I primi incidenti si sono registrati quando centinaia di tifosi a sostegno dei Cafeteros hanno tentato di entrare nello stadio, abbattendo le transenne. Scene incredibili in quel di Miami.

Alcuni supporters hanno perfino cercato di intrufolarsi all’interno della struttura, passando tramite l’impianto di ventilazione.

 Copa America, una tragedia sfiorata

La risposta della polizia è stata quella di chiudere i cancelli. Così facendo, però, sono rimaste interdette anche persone con regolare tagliando. Una vera e propria tragedia sfiorata, che poteva costare caro.

Ci sono state vere e proprie scene di panico, con tifosi di ambo due le parti che sono svenuti per la pressione della folla. Decine di tifosi arrestati nella ressa e altri che hanno devastato alcune zone adiacenti all’Hard Rock Stadium.

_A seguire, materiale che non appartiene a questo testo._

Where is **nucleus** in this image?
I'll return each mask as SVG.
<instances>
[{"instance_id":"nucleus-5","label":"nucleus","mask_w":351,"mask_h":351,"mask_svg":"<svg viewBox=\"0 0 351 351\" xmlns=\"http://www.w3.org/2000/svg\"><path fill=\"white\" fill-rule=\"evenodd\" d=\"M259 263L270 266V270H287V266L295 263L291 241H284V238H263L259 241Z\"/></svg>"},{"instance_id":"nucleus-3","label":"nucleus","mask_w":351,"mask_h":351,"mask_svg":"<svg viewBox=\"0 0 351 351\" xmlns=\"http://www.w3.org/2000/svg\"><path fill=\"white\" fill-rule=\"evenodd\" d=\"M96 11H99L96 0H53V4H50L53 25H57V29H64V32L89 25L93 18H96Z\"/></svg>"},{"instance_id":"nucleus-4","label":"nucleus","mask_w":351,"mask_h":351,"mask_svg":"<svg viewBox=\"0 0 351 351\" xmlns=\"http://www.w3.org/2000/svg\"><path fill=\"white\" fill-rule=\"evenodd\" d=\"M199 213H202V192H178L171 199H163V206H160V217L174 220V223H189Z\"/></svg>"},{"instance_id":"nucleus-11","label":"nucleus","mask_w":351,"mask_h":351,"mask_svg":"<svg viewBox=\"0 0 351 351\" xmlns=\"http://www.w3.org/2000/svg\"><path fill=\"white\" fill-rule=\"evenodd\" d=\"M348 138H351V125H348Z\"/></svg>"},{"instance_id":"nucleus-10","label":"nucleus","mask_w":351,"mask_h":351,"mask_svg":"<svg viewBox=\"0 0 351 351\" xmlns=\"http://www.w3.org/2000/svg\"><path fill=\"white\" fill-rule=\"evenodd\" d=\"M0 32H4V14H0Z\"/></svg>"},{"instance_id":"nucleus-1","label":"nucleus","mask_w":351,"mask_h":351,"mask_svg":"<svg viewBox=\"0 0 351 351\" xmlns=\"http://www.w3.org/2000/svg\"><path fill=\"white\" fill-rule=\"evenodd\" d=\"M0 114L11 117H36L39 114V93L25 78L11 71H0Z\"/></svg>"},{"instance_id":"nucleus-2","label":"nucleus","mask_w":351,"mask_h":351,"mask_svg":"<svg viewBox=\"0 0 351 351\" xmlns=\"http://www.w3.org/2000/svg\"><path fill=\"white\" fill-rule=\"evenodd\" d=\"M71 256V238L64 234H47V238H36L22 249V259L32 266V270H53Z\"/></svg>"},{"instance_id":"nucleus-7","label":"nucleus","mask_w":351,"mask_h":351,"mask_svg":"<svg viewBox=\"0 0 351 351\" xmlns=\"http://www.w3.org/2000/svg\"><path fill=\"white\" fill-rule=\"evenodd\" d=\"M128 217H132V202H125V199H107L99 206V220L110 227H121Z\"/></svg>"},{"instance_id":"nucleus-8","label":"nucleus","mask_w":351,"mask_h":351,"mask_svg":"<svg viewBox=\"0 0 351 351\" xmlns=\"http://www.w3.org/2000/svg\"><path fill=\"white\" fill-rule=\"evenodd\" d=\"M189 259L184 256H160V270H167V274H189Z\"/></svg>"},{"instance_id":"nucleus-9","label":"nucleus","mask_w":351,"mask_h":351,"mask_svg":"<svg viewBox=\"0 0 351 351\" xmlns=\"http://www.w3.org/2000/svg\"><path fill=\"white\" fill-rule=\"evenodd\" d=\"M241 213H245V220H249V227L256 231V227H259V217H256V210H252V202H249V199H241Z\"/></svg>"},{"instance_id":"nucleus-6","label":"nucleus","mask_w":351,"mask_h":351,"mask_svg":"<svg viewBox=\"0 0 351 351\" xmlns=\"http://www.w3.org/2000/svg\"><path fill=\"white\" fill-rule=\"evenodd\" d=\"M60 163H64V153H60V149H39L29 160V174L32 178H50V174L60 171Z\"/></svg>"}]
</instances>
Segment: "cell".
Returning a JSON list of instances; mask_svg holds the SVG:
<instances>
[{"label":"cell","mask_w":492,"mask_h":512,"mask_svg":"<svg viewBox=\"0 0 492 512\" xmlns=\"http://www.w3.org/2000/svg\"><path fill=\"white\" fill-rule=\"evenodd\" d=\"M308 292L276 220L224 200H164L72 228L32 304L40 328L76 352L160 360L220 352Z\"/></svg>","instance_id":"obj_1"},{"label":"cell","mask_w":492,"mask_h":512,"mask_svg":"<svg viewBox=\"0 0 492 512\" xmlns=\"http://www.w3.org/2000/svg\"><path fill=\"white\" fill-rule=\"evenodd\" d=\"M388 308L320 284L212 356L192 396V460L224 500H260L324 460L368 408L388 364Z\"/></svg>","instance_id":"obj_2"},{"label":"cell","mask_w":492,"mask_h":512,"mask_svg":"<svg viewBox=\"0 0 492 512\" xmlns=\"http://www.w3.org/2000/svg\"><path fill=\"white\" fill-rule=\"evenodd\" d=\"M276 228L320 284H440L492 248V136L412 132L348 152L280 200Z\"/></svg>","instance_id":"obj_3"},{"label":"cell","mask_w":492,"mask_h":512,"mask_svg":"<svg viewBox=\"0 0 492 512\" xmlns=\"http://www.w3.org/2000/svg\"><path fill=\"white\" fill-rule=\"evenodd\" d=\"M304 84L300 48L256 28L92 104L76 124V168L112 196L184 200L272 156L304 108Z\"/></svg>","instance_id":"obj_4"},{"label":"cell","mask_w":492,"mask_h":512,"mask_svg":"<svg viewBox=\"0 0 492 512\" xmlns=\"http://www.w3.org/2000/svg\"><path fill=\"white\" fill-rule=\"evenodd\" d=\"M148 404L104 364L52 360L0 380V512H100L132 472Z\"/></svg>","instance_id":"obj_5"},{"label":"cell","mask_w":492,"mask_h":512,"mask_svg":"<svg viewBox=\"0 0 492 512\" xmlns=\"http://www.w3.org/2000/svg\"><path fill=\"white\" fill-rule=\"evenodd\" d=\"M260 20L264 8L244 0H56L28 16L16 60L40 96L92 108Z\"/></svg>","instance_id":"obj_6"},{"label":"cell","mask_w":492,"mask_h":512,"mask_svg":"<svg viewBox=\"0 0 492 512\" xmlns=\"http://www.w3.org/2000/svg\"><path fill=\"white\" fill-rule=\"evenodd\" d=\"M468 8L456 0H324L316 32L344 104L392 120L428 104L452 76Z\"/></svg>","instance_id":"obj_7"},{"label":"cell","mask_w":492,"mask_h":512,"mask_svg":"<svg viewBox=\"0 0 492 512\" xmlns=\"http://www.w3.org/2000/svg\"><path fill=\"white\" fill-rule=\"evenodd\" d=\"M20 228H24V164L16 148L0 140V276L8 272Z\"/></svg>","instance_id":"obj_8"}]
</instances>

Parametri di sicurezza o inefficienza culurale?

Forse i parametri di sicurezza messi in atto dalla polizia statunitense (non certo tra le meno organizzate) non avevano previsto un afflusso del genere. Possiamo parlare di inefficienza culturale? Sicuramente mancava un prefiltraggio prima dei tornelli che conducono all’interno dello stadio, come avviene abitualmente in Europa anche per partite di minore importanza.

Forse l’organizzazione dell’evento non era preparata all’ondata di tifosi sudamericani che si sarebbero riversati lì per assistere all’evento. Ovviamente in America il calcio non è uno sport così seguito, ma sappiamo bene come le cose cambino spostandosi un po’ più in giù nel continente.

Copa America

Copa America, lascia a desiderare l’organizzazione della finale

È evidente che l’organizzazione non aveva tenuto conto della passione travolgente e dell’entusiasmo dei tifosi sudamericani, abituati a vivere il calcio come una vera e propria religione.

Inoltre, i biglietti avevano un costo medio di circa 1000 dollari: sicuramente un prezzo non consono ad uno sport popolare come il calci0. La sottovalutazione dell’affluenza e l’inefficienza nel gestire l’arrivo massiccio di tifosi hanno portato ai disordini e al conseguente ritardo dell’inizio della partita.

In situazioni come queste è fondamentale non solo avere misure di sicurezza adeguate, ma anche una comprensione culturale delle dinamiche che caratterizzano i tifosi di diverse nazionalità. La passione e l’intensità con cui i sudamericani seguono il calcio sono elementi che non possono essere ignorati.

L’evento mette in luce l’importanza di una pianificazione accurata, che tenga conto non solo degli aspetti logistici e di sicurezza ma anche delle peculiarità culturali dei partecipanti. Soprattutto in vista dei Mondiali 2026, che saranno ospitati proprio nel Nuovo Continente.